### WORK TO BE COMPLETED
From the game feedback, transcribe the portion starting at "I'm having trouble" and ending at "just ask ahead.".
SUPPLIED PASSAGE: Begin
This was a fun experience. Great background, mood setting music. Great Metroid-style exploration of the area. Interesting behind the scenes stuff with the Guide.  Took me a solid 30-45m to complete it.

Kyle,

I'm having trouble with this game on both Mac (Mac OS 10.11 on a Macbook Pro from 2011, AMD Radeon 6750M) and Linux (Ubuntu 16.04 on a somewhat older Dell 6400 with NVidia Quadro NVS 160M). Both machines run Eldritch just fine, but with this game the display comes up garbled. It makes no difference whether I start it in windowed or fullscreen mode. The game is rendered behind(!) the visual garbage (it can be seen through the garbage sometimes, depending on the garbage...), it looks like there is a framebuffer overlayed onto the game which is not initialized or something like this.  If I can provide more info, just ask ahead.
SUPPLIED PASSAGE: End
INFORMATION: Begin
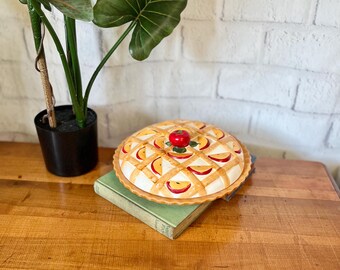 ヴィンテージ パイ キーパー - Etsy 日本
INFORMATION: End
INFORMATION: Begin
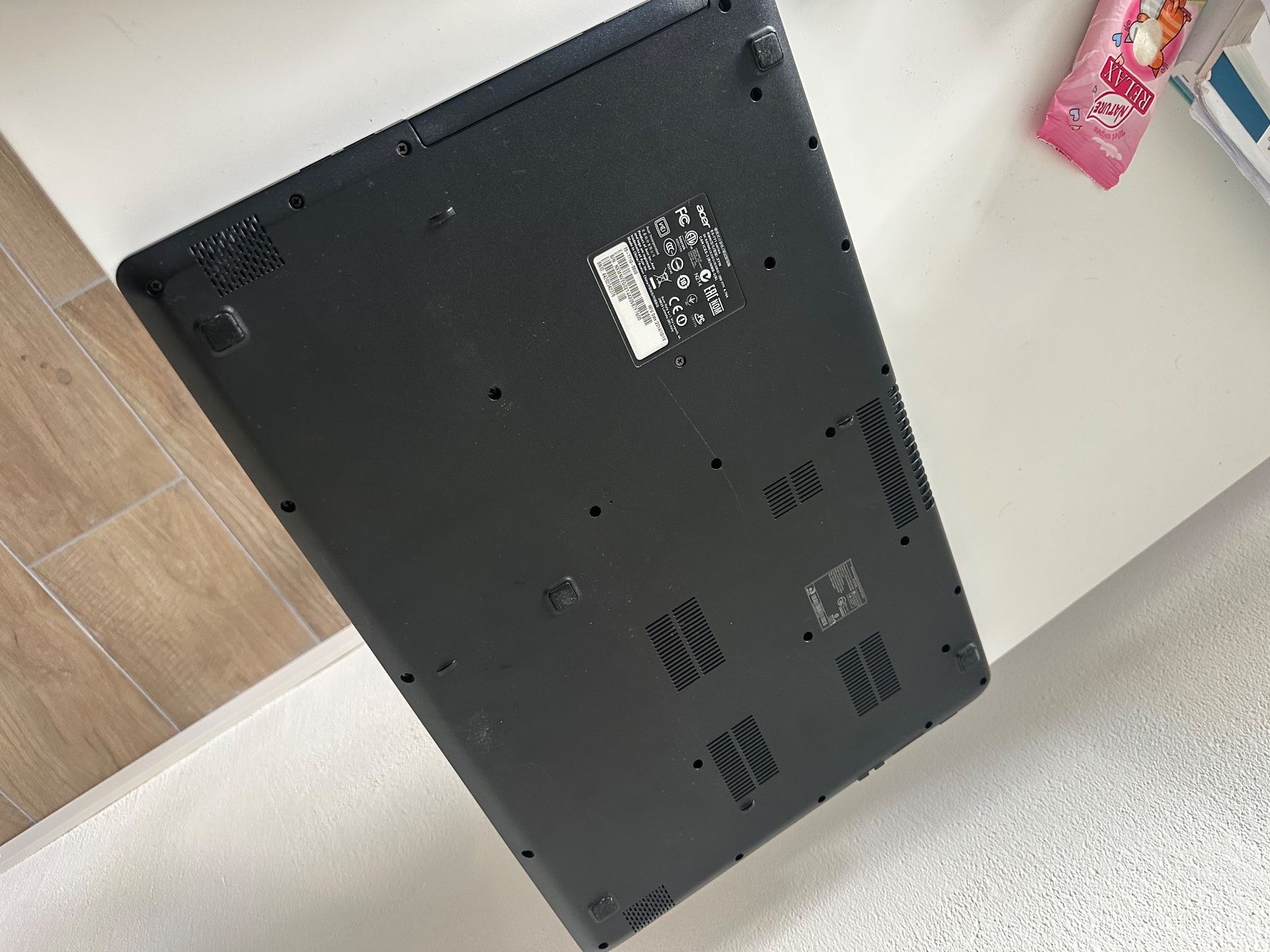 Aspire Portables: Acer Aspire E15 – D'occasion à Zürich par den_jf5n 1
INFORMATION: End
### EXERCISE ANSWER
I'm having trouble with this game on both Mac (Mac OS 10.11 on a Macbook Pro from 2011, AMD Radeon 6750M) and Linux (Ubuntu 16.04 on a somewhat older Dell 6400 with NVidia Quadro NVS 160M). Both machines run Eldritch just fine, but with this game the display comes up garbled. It makes no difference whether I start it in windowed or fullscreen mode. The game is rendered behind(!) the visual garbage (it can be seen through the garbage sometimes, depending on the garbage...), it looks like there is a framebuffer overlayed onto the game which is not initialized or something like this.  If I can provide more info, just ask ahead.